§ **Items from a dataset**

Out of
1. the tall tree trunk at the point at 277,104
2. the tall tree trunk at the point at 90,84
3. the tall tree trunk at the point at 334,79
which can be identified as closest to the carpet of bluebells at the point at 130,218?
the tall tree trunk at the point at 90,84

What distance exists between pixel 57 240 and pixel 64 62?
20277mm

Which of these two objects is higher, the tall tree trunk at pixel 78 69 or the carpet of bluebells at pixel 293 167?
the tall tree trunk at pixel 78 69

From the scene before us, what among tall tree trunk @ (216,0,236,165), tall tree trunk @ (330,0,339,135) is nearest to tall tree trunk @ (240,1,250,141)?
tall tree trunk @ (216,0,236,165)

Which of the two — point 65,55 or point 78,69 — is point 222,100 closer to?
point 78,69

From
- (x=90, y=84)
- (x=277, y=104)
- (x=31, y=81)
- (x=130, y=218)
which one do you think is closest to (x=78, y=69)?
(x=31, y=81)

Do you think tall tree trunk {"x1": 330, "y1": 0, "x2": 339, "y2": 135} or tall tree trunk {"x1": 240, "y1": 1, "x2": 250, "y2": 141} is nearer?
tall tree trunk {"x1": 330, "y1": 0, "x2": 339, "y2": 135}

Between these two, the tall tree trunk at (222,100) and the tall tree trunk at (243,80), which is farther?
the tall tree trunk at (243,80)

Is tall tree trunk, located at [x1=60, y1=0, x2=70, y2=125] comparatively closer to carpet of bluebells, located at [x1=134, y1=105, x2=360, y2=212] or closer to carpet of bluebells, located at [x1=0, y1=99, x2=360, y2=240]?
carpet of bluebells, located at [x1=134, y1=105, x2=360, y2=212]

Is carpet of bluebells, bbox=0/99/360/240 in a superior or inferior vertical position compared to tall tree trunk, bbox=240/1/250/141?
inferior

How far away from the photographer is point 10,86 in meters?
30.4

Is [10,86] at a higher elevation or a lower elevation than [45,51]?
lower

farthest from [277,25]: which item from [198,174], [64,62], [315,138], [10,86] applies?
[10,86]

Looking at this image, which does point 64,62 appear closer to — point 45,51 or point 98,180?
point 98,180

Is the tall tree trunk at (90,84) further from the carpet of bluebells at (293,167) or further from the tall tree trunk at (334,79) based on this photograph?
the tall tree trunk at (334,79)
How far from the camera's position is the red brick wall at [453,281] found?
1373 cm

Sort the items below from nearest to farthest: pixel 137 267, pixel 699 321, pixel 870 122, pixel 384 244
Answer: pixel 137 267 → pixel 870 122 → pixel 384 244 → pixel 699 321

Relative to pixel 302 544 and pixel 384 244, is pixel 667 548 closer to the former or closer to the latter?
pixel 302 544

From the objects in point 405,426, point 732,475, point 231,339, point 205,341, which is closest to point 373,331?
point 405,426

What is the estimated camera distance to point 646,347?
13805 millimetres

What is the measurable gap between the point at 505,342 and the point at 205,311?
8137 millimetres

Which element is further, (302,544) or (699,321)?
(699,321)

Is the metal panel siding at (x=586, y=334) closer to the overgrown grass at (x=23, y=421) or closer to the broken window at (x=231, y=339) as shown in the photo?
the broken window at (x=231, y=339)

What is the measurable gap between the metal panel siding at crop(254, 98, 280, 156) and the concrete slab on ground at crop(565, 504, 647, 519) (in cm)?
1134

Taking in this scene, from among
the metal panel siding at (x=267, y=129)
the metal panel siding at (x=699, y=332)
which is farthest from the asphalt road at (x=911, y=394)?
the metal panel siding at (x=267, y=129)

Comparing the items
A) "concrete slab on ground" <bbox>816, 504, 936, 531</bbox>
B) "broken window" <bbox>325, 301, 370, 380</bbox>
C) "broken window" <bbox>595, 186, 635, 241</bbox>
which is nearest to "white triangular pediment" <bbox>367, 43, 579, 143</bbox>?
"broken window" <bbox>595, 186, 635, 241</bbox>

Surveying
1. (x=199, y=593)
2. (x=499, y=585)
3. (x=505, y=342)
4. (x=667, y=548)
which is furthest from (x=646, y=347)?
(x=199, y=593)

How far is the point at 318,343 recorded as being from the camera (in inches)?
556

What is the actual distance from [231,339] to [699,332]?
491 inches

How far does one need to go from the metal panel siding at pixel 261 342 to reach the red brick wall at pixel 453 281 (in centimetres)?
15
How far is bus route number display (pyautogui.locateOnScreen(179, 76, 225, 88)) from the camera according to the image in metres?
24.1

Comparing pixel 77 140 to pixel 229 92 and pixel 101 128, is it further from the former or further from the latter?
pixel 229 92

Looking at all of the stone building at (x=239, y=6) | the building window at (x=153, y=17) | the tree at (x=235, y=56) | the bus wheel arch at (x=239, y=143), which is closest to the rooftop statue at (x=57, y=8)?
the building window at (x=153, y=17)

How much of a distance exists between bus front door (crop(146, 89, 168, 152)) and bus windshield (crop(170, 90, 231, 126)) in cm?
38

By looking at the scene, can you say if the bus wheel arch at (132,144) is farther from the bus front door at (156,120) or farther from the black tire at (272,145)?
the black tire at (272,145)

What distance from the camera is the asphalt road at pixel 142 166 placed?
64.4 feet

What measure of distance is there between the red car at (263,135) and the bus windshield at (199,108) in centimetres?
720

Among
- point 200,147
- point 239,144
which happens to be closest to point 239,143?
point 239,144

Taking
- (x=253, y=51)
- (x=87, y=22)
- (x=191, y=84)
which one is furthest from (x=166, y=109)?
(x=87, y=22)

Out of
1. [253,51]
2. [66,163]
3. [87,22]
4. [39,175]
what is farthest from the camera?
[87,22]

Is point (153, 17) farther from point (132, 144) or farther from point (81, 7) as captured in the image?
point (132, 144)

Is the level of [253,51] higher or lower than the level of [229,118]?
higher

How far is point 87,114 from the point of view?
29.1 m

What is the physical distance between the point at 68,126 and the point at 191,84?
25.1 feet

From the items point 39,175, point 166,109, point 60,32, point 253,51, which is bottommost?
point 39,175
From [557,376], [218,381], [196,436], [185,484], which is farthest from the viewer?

§ **What to work on**
Rewrite every line starting at the one containing "How far is point" and ending at the last of the items above, requests included. In the answers, multiply each number (distances and coordinates) by 2.55 and round it to the number of decimals it originally had, rounding halves up.

§ **Result of the task**
How far is point 87,114 from the point of view?
74.2 m

What is the physical distance between the point at 68,126 and the point at 191,84?
64.0 feet

From the items point 39,175, point 166,109, point 60,32, point 253,51, which is bottommost?
point 99,446
From [557,376], [218,381], [196,436], [185,484], which is farthest from the viewer?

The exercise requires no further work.